A seasoned veteran’s “novel” experience

by MainGate Staff
Spring/Summer 2020

Rana Hajjeh (BS ’84, MD ’88) is director of Programme Management for the World Health Organization’s Eastern Mediterranean Region, an area comprised of 583 million people in 21 member states and Palestine (West Bank and Gaza Strip). She has been on the front lines of crisis response to some of recent history’s most serious public health emergencies, including Ebola, Cholera, SARS, MERS, and H1N1.

Hajjeh is based in the WHO’s regional office in Cairo. She recently returned from Iraq, where the WHO is providing technical support. “We work with the Ministry of Health in a variety of ways. Our main role is to provide technical assistance on how best to manage and control the pandemic, but we also supply large quantities of laboratory and medical supplies and equipment, and we have a large hub based in Dubai that has shipped tons of supplies to countries all over the world,” she says. The WHO distributes a wide range of information materials, some of which might be contrary to deep-seated beliefs. “Each country has a different context; for example, Iraq has a lot of religious sites and gatherings, and in the current context, these events can amplify the pandemic. We are working with religious leaders as well as public health officials. It’s not easy to convince people that during a pandemic, religious gatherings might harm rather than protect them. We leave it to countries to adopt and adapt our guidelines according to their own context and needs. Many factors need to be taken into account when making public health decisions including social factors, feasibility and acceptance of various interventions, and overall impact. Protecting health is our first priority, but there’s also a lot of concern about the potential to completely paralyze the global economy.”


Rana Hajjeh (BS ’84, MD ’88), Director of Programme Management for the World
Health Organization’s Eastern Mediterranean Region

Out of the 22 countries under Hajjeh’s purview, 12 are either directly in conflict or affected by neighboring conflict. Many have been in conflict for several years. This includes Syria, Yemen, Somalia, Sudan, and Afghanistan. “Countries that have been in an emergency status for a long time have very weak health systems,” she explains. We ensure that they have adequate support for early diagnosis and response, and we help them build capacity for better case management, including supporting hospitals. Iran was the epicenter of the coronavirus outbreak in the region, and even though they had strong health systems, they had an explosive outbreak due to a delay in identifying cases early on and putting in place interventions such as contact tracing and isolation.” Asked about measures such as business closures, social distancing, and limiting crowding to prevent the spread of COVID-19 in Egypt, Hajjeh smiled and said that these measures were recommended to the country but implementation and enforcement have not been consistent. She diplomatically indicated that political intricacies and obstacles are among the region’s many challenges.
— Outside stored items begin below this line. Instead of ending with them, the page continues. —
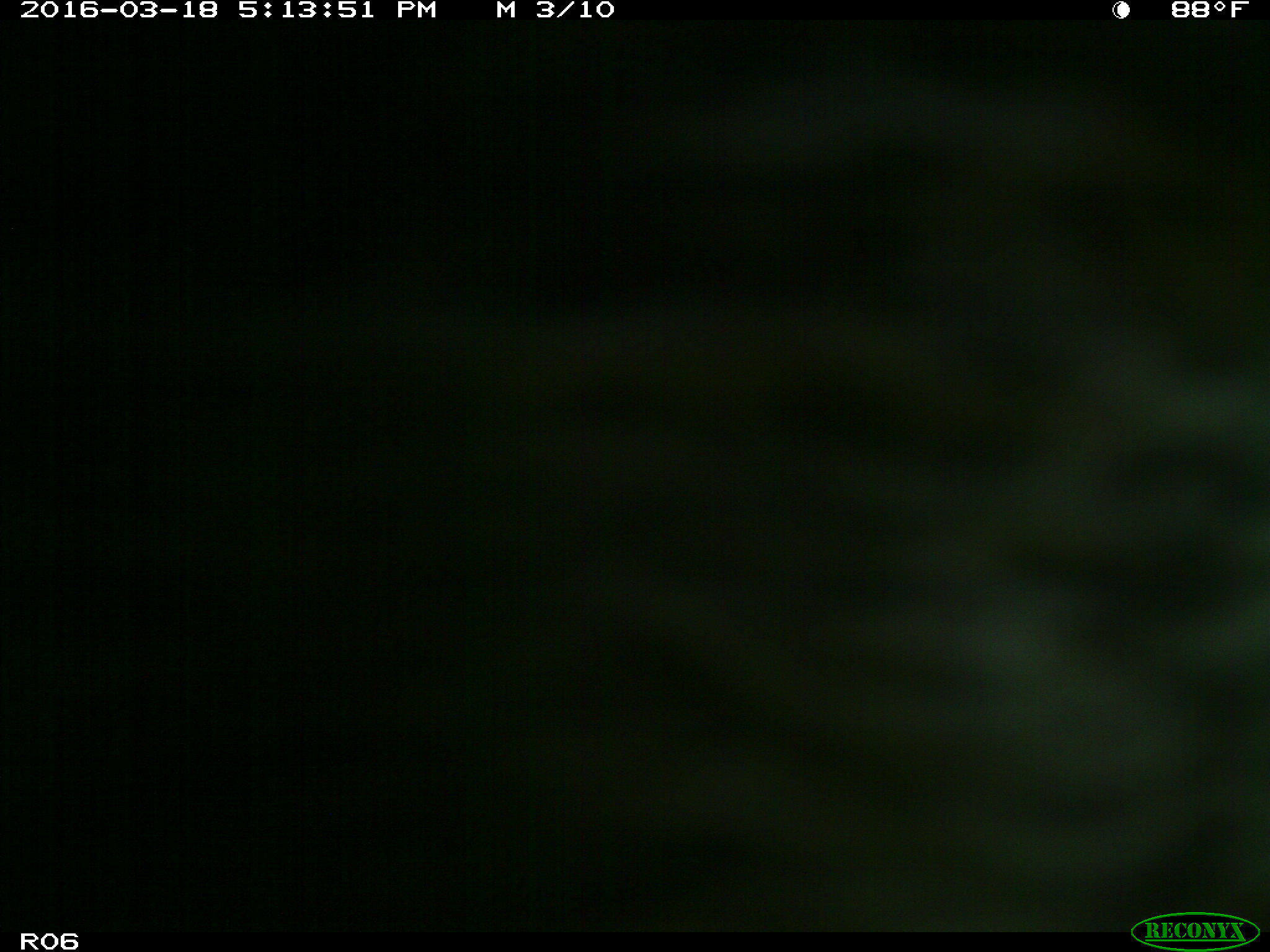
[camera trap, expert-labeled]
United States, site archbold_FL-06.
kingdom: Animalia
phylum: Chordata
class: Mammalia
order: Artiodactyla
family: Bovidae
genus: Bos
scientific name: Bos taurus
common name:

The WHO designs policy based on the best data and scientific information available to date. Hajjeh explained that in 2005 the World Health Assembly approved International Health Regulations, which mandate that all countries share information about diseases that are declared pandemics or public health events of international concern. “We receive daily reports from countries, and we track how quickly the epidemic is progressing for the whole region. The WHO also works with countries to ensure that essential health services are available, such as immunizations for children, prenatal care for pregnant women, and medicines to treat chronic conditions.”

In terms of how her experience of COVID-19 is different from that of other outbreaks, Hajjeh says, “My family worried about me when I was working on Ebola in West Africa, but this is more challenging. It’s easier to protect yourself against a disease like Ebola, which is largely transmitted through body fluids, than it is to protect yourself against a respiratory virus. We’re all dealing with a lot of uncertainty with this novel virus—limited data-based evidence, no definitive effective interventions yet, like vaccines or treatment—and with a deadly global impact. I’ve never encountered an outbreak on this scale.”